Just a tip, questions that have been asked many times before tend to get fewer responses when they're asked again. :huh:



As far as my opinion of the M3T, I agree that it's definitely one of my favorites for appearance alone. The slender body mated to the big head appeals to me a great deal. You've just got to determine what you're looking to use it for. The M3T is designed for more throw than the M3.


----------



## cl0123 (Nov 15, 2008)

In my opinion, the M3 happens to be my own very favorite light in terms of ergonomics. The M3T is a bit too top-heavy to my taste, but then the turbohead does produce a more powerful beam with plenty necessary and useful spill.

With Aloha, 

Clarence


----------



## jumpstat (Nov 15, 2008)

Great model. A good choice, many options for upgrade. However IMO the M3 is nicer to hold and use in this format. The MN11 beam pattern is very bright although the short runtime on primaries.


----------



## the fuzz (Nov 15, 2008)

Once i bought this, my torch hunting days were over. I
I had the M3 but i bought and use turbo head. I use the turbo head 99.9% of the times

This torch is my holy grail.

Ive never looked back.

Make sure you grab the HO m3t bulbs, they absolutely slaughter the quality of the SF bulbs , with much high Lumens and hotspot.

cheers and good luck


----------



## whitedoom34 (Nov 16, 2008)

Thank you guys for all your suggestions.
Id like to mention that the turbohead variety is what im after.
It seems like a very well loved light. 

The fuzz: Why not the EO M3T bulb? Is it because it is not entirely safe to run on 2x17500s?


----------



## Monkiee (Nov 16, 2008)

I've got a question, In the older plain m3t bezels with the plastic retaining ring, will the ring melt from extended use from excessive heat buildup from extended use? :thinking:

Will the older plastic ring be a problem in the future and can i purchase a metal ring from Surefire?

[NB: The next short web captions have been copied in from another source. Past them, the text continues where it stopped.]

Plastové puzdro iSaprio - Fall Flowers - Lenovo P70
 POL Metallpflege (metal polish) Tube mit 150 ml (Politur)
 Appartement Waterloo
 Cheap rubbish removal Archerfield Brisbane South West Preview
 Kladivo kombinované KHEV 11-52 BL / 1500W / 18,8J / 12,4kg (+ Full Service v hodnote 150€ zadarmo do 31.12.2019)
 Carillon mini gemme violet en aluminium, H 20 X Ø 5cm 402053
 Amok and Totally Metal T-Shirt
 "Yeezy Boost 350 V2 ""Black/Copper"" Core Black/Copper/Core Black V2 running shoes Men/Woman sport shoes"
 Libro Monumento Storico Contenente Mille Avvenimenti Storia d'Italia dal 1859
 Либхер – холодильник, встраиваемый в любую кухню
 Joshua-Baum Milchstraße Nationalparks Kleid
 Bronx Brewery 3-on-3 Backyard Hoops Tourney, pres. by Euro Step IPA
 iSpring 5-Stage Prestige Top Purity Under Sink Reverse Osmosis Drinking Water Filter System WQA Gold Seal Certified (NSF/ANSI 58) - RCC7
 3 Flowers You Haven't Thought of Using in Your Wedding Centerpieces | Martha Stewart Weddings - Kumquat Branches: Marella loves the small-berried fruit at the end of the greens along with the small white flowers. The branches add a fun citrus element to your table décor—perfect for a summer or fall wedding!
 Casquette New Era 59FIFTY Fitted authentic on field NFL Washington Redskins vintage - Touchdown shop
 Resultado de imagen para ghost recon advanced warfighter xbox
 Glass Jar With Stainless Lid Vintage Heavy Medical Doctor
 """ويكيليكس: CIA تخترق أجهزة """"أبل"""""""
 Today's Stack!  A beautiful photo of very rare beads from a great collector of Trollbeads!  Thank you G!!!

Sorry for the questions thanks in advance.


----------



## signal 13 (Nov 18, 2008)

whitedoom34 said:


> Thank you guys for all your suggestions.
> Id like to mention that the turbohead variety is what im after.
> It seems like a very well loved light.
> 
> The fuzz: Why not the EO M3T bulb? Is it because it is not entirely safe to run on 2x17500s?


 
I haven't seen anything on here that suggests unsafe usage of the EO-M3T... It probably just hasn't been suggested due to the short 20 min runtime... 

I am in the process of having a M3T body bored out to fit 18500s and I will be running the EO-M3T with it for longer runtime.


----------



## mdocod (Nov 18, 2008)

EO-M3T is in the same ballpark as the MN16 as far as power consumption goes and should not be used with 2x17500s. The HO-M3T is a great lamp from everything I have heard. 

IMO, the M3T jumps out at me as being the perfect host for a super sleeper mod: Using 3 IMR16340 cells from AW you can run the up and coming LumensFactory IMR-M6 lamp, which is designed for use on 3 of these cells, rated 1000 bulb lumen, or an FM Bi-Pin to MN socket with a WA1185.... Runtime on either setup would be pretty short (like 7-8 minutes I'm guessing). Would be a fun 7-8 minutes though. 

Eric


----------



## electromage (Nov 18, 2008)

Where is the retaining ring? I have an M3, and mine doesn't seem to have one. Is it very close to the bulb?

I wouldn't think SF would overlook something so obvious. I know the M3 can melt plastic, but I think most of the energy is reflected away (IR included). I wouldn't worry about it.


----------



## Bullzeyebill (Nov 18, 2008)

electromage said:


> Where is the retaining ring? I have an M3, and mine doesn't seem to have one. Is it very close to the bulb?
> 
> I wouldn't think SF would overlook something so obvious. I know the M3 can melt plastic, but I think most of the energy is reflected away (IR included). I wouldn't worry about it.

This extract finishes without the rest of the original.